Then, a funny thing began to happen: As their personifications of beloved characters became more absolute, they rarely spoke out-of-character at all. Those one- or two-word action descriptors became increasingly elaborate. They described the environs, their character's entrance into the room, what they were wearing. The subtlest shift of glance and tone was laid out alongside the language. In real life, they were mostly teenagers and young adults, up all night on their PCs. But online, in a chat room called Seventh Heaven Bar, they were Tifa, Cloud and Barrett, together again.
The descriptors became so verbose they strained the limits of AOL's chat field. One line became several, and novellas became the norm. In a room of 20 users, sometimes each waited in turn for the other to finish. More often than not, though, entrances and actions overlapped. Like a guild raid in World of Warcraft, it looks chaotic to an outsider, but familiar to regulars. They became expert in keeping it in order.
Still, conflict began to bubble up as the group chafed against the bonds of canon. In a room of three Rufus ShinRas, which one do the Turks obey? Isn't Aeris supposed to die? And can we have Super Saiyans in FFVII?
It gets a little more complicated when you add in the fact that they'd invented a battle system. Based on a simple dice-rolling macro, no one could quite agree on the rules of use. Hundred-strong guilds formed to govern such issues. At any given time, there were multiple ShinRa Electric Power Companies; one run like a Communist military stronghold, another like a frat house of rogue degenerates. In the battle for individual recognition in the noise, things got interesting.
It was a free-for-all, a constant struggle to see whose ideas were the most interesting, whose characters were the most original. The genetically-cloned son of Sephiroth and Aeris? Done. Tseng? Resurrected, five times over. It was beautiful chaos, and soon nobody cared about Meteor, Materia or the Planet. It was their world; FFVII was only living in its fringes.
There were marathons, there were all-night wars and there was lovemaking, as Zack sneaked off to a private chat room with the SOLDIER commander's Chocobo-racing daughter. The city of Midgar was destroyed, rebuilt, destroyed again. New cities flourished, each with an elaborate role in the amorphous political climate. Fan art was requisitioned, scanned, uploaded and catalogued on guild sites. During those times, users often spent anywhere from five to 15 straight hours online.
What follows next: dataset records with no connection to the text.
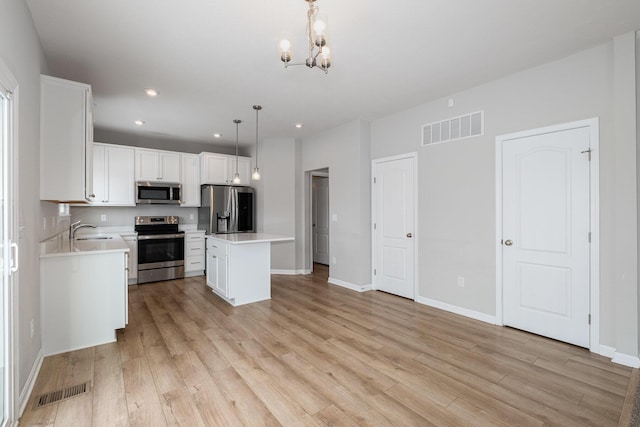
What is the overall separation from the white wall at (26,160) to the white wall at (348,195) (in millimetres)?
3735

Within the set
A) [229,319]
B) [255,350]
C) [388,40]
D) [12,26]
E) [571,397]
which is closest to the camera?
[12,26]

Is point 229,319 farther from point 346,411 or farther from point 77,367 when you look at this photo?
point 346,411

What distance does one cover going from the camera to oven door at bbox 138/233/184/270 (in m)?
5.13

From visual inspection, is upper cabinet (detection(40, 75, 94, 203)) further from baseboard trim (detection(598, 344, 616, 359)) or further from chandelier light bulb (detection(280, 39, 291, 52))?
baseboard trim (detection(598, 344, 616, 359))

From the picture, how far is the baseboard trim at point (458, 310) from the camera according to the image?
3402mm

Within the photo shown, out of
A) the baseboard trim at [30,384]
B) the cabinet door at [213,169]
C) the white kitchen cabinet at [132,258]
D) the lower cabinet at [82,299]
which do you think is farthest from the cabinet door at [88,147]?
the cabinet door at [213,169]

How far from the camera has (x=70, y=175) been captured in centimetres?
264

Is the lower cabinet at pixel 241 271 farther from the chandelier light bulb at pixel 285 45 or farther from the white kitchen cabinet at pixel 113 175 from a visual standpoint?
the chandelier light bulb at pixel 285 45

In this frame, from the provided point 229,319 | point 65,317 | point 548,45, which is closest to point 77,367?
point 65,317

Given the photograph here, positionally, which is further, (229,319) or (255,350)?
(229,319)

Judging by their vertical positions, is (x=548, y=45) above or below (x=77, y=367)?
above

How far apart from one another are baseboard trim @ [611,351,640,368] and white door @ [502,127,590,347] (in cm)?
25

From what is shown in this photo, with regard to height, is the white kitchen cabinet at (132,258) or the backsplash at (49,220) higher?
the backsplash at (49,220)

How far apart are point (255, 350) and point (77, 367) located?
1.42m
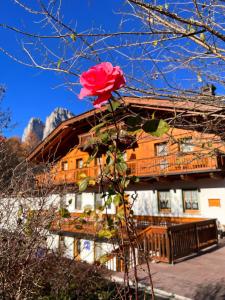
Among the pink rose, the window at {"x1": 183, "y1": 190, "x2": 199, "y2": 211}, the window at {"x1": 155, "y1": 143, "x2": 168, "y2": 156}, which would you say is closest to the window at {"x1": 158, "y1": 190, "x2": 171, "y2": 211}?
the window at {"x1": 183, "y1": 190, "x2": 199, "y2": 211}

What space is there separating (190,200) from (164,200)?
6.04ft

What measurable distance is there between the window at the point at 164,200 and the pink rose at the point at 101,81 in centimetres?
1770

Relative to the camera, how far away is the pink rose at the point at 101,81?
1031 millimetres

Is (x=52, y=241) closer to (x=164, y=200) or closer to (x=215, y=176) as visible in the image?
(x=215, y=176)

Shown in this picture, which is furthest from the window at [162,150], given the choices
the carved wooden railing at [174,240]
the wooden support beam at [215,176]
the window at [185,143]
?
the wooden support beam at [215,176]

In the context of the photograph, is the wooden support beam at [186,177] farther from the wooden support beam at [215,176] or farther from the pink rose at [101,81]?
the pink rose at [101,81]

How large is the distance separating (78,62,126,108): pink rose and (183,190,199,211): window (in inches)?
663

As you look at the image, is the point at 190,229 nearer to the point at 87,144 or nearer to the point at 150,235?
the point at 150,235

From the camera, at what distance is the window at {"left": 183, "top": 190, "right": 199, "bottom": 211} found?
16.9m

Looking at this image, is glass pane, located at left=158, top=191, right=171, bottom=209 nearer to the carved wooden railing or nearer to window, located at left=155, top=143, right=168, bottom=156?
window, located at left=155, top=143, right=168, bottom=156

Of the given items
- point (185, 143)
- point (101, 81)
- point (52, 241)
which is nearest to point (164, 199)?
point (52, 241)

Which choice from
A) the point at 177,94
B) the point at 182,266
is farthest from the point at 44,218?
the point at 182,266

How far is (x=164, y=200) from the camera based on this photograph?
18422 millimetres

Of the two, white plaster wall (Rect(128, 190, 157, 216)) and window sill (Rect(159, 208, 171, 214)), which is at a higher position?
white plaster wall (Rect(128, 190, 157, 216))
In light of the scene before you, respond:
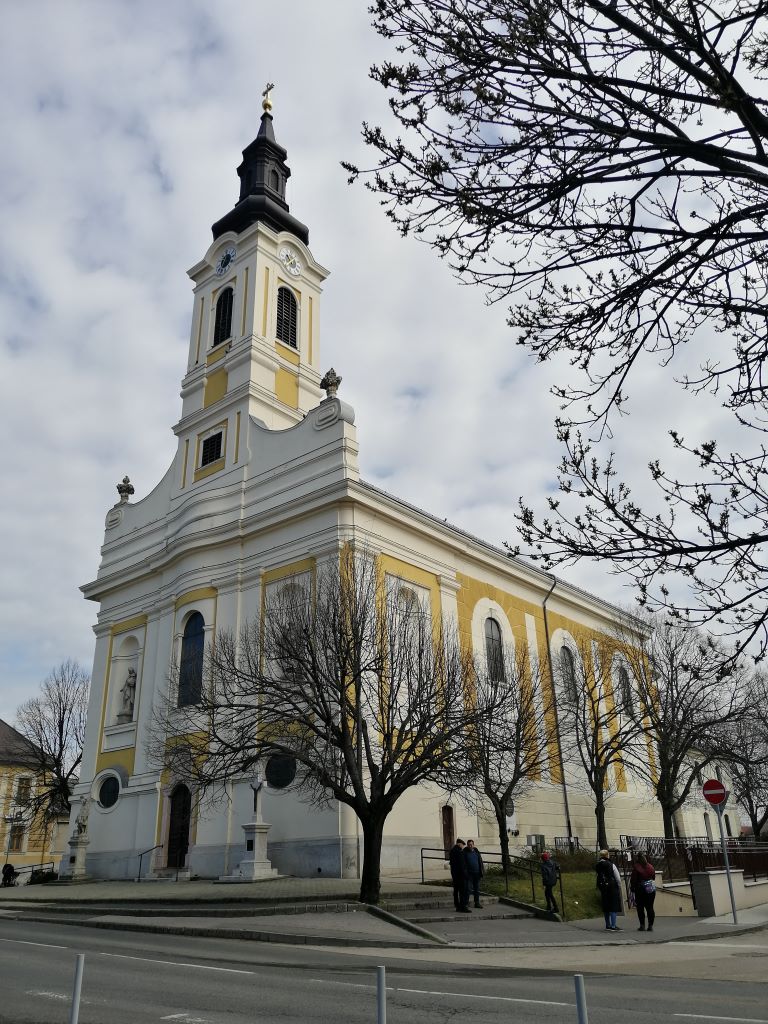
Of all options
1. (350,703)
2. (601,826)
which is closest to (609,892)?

When the son of Sephiroth broke up with his redheaded barmaid girlfriend, the real-life girl tracked down the other player's telephone number and phoned him at night, weeping. They ended up moving in together - in the real world. A young man who played the indisputable leader of a prominent ShinRa faction was arrested for some disciplinary trouble in school, and in his one quintessential jailhouse phone call, he telephoned not his parents, but his roleplaying lieutenant. "What will happen to the ShinRa?" he cried in a panic. FFRPers loved their own characters even more than the canonical creations that beckoned them to this world.